Il débute par des images de Paris rythmées par ce qui ressemble à des pulsations d’un cœur, de plus en plus près de la ville et de plus en plus loin des images de cartes postales : on commence par la Tour Eiffel, noyée dans la masse des immeubles, puis des rues, les bras métalliques des structures du métro aérien, le goudron luisant de pluie sur lequel un sans abri git, étendu sur des cartons, sans attirer un seul regard. La ville est un espace uniforme plein de vide où l’on ne fait que passer, où rien n’attire l’œil, pas même la misère.

Leos Carax en guest

Dans la grisaille, on aperçoit une pointe de couleur : c’est le bonnet rouge de Jay (Naïm El Kaldaoui). Il s’arrête et regarde le haut des immeubles à travers un kaléidoscope : l’image est diffractée dans l’œil de l’enfant, les détails apparaissent enfin. Jay accompagne sa mère (Lyna Khoudri) à une audition de danse pour un ballet contemporain. Dans le théâtre, on découvre un Leos Carax plongé dans l’ombre, comme toujours. Le cinéaste y tient le rôle de metteur en scène.

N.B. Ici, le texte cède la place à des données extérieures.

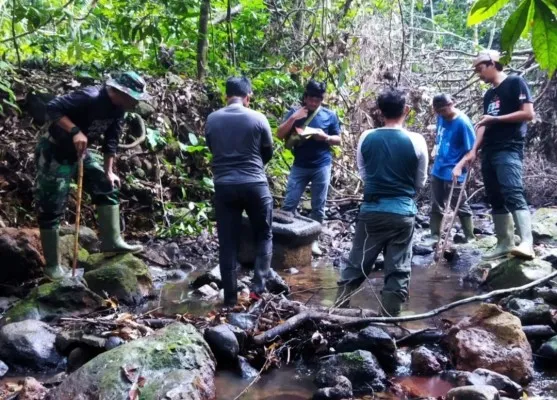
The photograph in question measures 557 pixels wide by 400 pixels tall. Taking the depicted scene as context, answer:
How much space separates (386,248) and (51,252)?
295 cm

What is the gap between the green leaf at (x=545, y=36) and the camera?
1.59 metres

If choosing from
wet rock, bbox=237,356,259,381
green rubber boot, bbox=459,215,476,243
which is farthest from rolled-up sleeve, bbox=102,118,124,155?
green rubber boot, bbox=459,215,476,243

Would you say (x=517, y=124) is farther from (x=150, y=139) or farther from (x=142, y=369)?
(x=150, y=139)

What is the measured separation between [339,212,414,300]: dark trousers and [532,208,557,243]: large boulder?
12.3ft

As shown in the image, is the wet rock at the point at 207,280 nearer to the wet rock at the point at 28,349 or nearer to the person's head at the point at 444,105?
the wet rock at the point at 28,349

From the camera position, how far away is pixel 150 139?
27.6 ft

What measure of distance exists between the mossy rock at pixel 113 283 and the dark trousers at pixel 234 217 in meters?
0.86

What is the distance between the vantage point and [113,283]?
5.30 metres

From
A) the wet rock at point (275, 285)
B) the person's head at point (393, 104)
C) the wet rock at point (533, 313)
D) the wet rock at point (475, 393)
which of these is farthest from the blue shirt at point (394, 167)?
the wet rock at point (475, 393)

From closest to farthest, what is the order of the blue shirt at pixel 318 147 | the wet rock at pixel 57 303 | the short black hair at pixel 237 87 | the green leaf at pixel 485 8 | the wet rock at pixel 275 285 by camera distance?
the green leaf at pixel 485 8
the wet rock at pixel 57 303
the short black hair at pixel 237 87
the wet rock at pixel 275 285
the blue shirt at pixel 318 147

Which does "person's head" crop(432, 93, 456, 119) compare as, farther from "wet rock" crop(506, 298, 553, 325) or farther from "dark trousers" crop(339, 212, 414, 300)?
"wet rock" crop(506, 298, 553, 325)

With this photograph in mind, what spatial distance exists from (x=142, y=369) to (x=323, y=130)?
14.2ft

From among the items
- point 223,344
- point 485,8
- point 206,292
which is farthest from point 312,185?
point 485,8

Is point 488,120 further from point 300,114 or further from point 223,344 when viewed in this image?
point 223,344
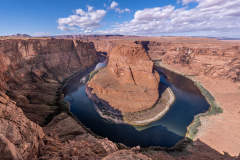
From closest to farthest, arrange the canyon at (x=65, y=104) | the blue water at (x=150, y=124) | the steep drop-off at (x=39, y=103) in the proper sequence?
the steep drop-off at (x=39, y=103), the canyon at (x=65, y=104), the blue water at (x=150, y=124)

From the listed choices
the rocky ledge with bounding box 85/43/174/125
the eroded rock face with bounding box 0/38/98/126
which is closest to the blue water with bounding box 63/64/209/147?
the rocky ledge with bounding box 85/43/174/125

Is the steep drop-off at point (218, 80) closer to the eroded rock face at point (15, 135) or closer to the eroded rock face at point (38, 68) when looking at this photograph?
the eroded rock face at point (15, 135)

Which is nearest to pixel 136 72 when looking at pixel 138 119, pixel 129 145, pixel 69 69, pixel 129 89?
pixel 129 89

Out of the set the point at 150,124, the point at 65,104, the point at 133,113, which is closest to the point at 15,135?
the point at 133,113

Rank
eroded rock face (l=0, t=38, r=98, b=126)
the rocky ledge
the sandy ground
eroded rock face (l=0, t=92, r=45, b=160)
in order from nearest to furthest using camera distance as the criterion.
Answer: eroded rock face (l=0, t=92, r=45, b=160) → the sandy ground → eroded rock face (l=0, t=38, r=98, b=126) → the rocky ledge

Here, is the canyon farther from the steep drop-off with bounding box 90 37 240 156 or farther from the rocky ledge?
the rocky ledge

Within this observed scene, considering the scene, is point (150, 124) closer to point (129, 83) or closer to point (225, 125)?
point (129, 83)

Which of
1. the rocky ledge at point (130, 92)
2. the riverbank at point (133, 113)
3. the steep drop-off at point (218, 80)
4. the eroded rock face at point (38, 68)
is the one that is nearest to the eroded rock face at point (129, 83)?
the rocky ledge at point (130, 92)

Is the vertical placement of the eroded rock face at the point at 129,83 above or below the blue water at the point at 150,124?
above
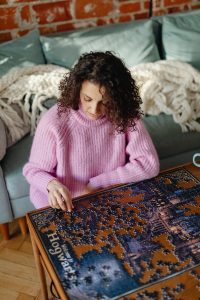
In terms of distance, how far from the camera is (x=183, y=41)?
2.30 meters

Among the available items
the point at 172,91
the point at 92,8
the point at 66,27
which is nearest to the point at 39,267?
the point at 172,91

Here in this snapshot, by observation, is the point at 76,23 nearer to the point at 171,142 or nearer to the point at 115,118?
the point at 171,142

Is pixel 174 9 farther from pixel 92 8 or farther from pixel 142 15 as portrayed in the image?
pixel 92 8

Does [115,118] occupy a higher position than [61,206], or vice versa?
[115,118]

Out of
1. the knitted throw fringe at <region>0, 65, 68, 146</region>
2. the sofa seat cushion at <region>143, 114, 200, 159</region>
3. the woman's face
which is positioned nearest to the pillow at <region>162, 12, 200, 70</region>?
the sofa seat cushion at <region>143, 114, 200, 159</region>

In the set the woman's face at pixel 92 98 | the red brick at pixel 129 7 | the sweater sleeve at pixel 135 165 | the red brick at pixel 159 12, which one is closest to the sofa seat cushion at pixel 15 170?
the sweater sleeve at pixel 135 165

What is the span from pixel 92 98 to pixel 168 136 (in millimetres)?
796

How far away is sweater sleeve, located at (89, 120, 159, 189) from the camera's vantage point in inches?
51.0

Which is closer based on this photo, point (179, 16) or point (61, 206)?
point (61, 206)

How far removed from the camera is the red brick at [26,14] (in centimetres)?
231

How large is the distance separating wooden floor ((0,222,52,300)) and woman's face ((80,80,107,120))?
0.83 metres

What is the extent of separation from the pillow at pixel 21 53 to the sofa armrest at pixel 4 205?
725 mm

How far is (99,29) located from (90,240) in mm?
1647

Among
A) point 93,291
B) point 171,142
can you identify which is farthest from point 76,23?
point 93,291
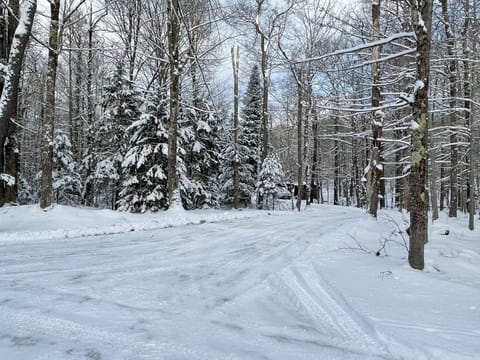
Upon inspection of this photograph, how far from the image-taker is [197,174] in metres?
18.0

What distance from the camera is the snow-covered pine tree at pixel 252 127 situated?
22422mm

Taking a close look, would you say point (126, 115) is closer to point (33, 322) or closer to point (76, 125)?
point (76, 125)

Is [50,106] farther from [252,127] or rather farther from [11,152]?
[252,127]

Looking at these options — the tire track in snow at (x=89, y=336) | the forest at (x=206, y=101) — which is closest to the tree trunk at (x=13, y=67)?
the forest at (x=206, y=101)

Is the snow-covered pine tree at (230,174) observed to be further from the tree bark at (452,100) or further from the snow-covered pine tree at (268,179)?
the tree bark at (452,100)

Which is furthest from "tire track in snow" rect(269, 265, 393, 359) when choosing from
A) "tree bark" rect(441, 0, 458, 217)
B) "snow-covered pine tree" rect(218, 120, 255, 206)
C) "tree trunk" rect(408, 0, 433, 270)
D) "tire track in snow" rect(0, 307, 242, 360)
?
"snow-covered pine tree" rect(218, 120, 255, 206)

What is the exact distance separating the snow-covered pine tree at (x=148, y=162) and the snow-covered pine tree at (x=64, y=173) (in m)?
6.14

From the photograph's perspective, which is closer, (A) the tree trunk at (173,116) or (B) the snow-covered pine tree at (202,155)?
(A) the tree trunk at (173,116)

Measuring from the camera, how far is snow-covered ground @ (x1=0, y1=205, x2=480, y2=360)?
2.25 m

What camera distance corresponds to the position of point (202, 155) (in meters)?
18.1

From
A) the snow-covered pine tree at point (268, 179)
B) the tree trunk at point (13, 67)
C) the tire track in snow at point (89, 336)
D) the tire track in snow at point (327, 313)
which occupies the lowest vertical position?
the tire track in snow at point (327, 313)

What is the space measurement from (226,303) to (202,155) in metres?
15.3

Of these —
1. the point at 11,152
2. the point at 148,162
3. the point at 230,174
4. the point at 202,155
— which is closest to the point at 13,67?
the point at 11,152

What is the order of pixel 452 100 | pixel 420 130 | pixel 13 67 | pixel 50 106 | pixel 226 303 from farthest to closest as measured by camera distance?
pixel 452 100 → pixel 50 106 → pixel 13 67 → pixel 420 130 → pixel 226 303
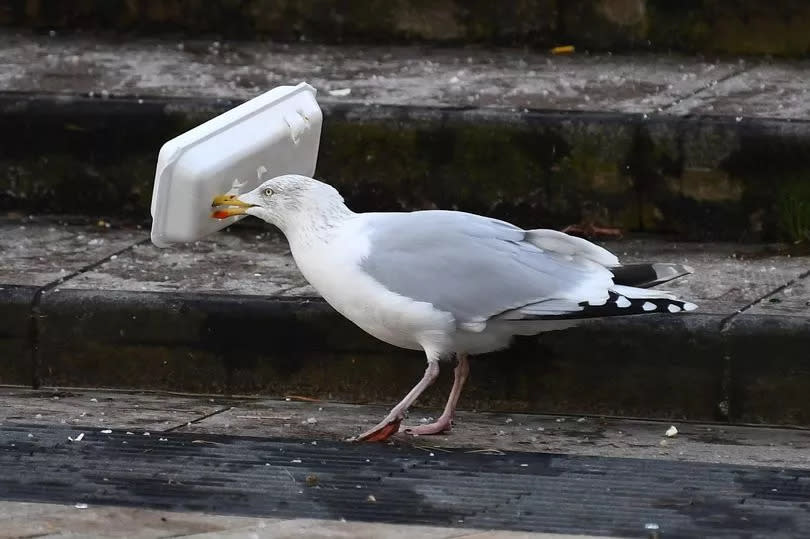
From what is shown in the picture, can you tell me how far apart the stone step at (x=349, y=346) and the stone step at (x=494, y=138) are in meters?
0.32

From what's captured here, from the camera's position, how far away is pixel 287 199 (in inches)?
155

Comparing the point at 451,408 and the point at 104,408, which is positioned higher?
the point at 451,408

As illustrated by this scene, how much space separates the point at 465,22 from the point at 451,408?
251cm

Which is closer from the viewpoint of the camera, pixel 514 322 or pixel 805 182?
pixel 514 322

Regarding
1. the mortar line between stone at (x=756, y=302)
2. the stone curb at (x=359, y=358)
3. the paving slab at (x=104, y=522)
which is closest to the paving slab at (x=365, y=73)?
the mortar line between stone at (x=756, y=302)

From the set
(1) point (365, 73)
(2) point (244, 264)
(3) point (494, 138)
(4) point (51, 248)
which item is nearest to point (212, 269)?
(2) point (244, 264)

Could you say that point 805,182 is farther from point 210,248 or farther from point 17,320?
point 17,320

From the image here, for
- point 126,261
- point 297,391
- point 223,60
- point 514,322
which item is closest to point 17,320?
point 126,261

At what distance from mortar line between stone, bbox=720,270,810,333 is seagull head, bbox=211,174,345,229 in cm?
105

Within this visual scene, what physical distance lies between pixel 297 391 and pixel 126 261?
786mm

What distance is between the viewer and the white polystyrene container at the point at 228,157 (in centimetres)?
405

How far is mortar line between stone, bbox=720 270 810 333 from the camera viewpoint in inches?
164

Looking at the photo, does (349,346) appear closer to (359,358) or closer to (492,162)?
(359,358)

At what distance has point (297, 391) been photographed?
14.5ft
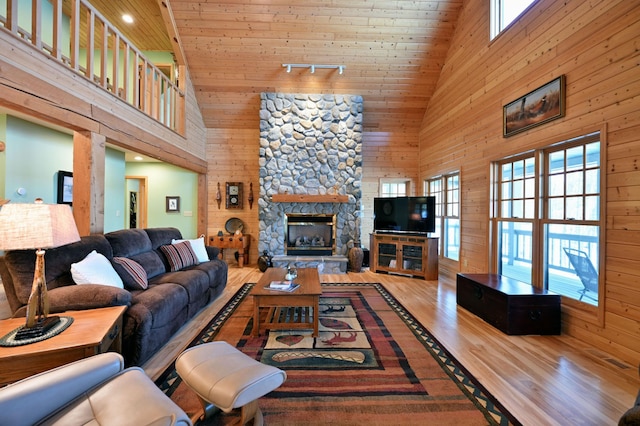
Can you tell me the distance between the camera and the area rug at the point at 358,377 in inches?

Ses éternelles lunettes de soleil perchées sur le nez, il parle : le ballet est une adaptation du mythe platonicien de la caverne. Les humain·es naissent enchaîné·es, le regard rivé sur un mur où sont projetées les ombres des choses. Les ombres sont des illusions. Qu’arrive-t-il à celui ou celle qui tente de s’échapper de la caverne ? La mère ne sait pas répondre. C’est alors à Jay qu’il s’adresse. À l’oreille, il lui confie le secret de cette réponse : c’est à lui et à son regard qu’incombent de libérer les autres. 

Alice Rohrwacher et JR appellent à quitter l’aphasie

S’engage alors un voyage à travers la ville, dont les murs aseptisés recèlent de vérité. Si le film s’avère un poil trop didactique par instants – la voix off de l’enfant explicite parfois à outrance le propos tenu par les images –, il a le mérite d’être inventif dans sa forme et de proposer une lecture salvatrice de l’allégorie de la caverne. Entre collages de rue mis en mouvement par du stop motion et danse contemporaine, Alice Rohrwacher et JR appellent à quitter l’aphasie provoquée par notre société saturée d’images.

Jay, réduit à une image bidimensionnelle qui arpente les murs de Paris, appelle à l’aide, en vain, les passant·es en trois dimensions, trop absorbé·es par leurs écrans pour le remarquer. En parallèle, sur de grands échafaudages, des corps drapés de blanc forment des vagues, des lignes : on créé l’image-mouvement collectivement. Le cinéma, la production d’images porteuses de sens, est une affaire commune.

L’artiste s’efface pour faire place aux images

Enfin, l’éveil a lieu. Les “Défense d’afficher” placardés sur les murs de Paris sont déchirés par tous·tes – Jay, sa mère, les danseuses, des passant·es – pour faire place à des pans de décor du ballet représentant la caverne. Le metteur en scène ne prend pas part à la libération. L’artiste s’efface pour faire place à des images qui ne sont plus les siennes.

Le film se clôt sur la phrase suivante : “Peut-être ne suffit-il pas de dire que les images sont des illusions, puisque les chaînes sont réelles.” Les images sont partout, on ne s’en débarrassera pas. Le kaléidoscope s’est brisé, mais l’enfant en récupère les morceaux. Toutes les médiations du réel par l’image ne sont pas bonnes à prendre, mais certaines sont indispensables.

Allégorie citadine, d’Alice Rorhwacher et JR, est disponible gratuitement sur la plateforme Festival Scope jusqu’au 30 septembre.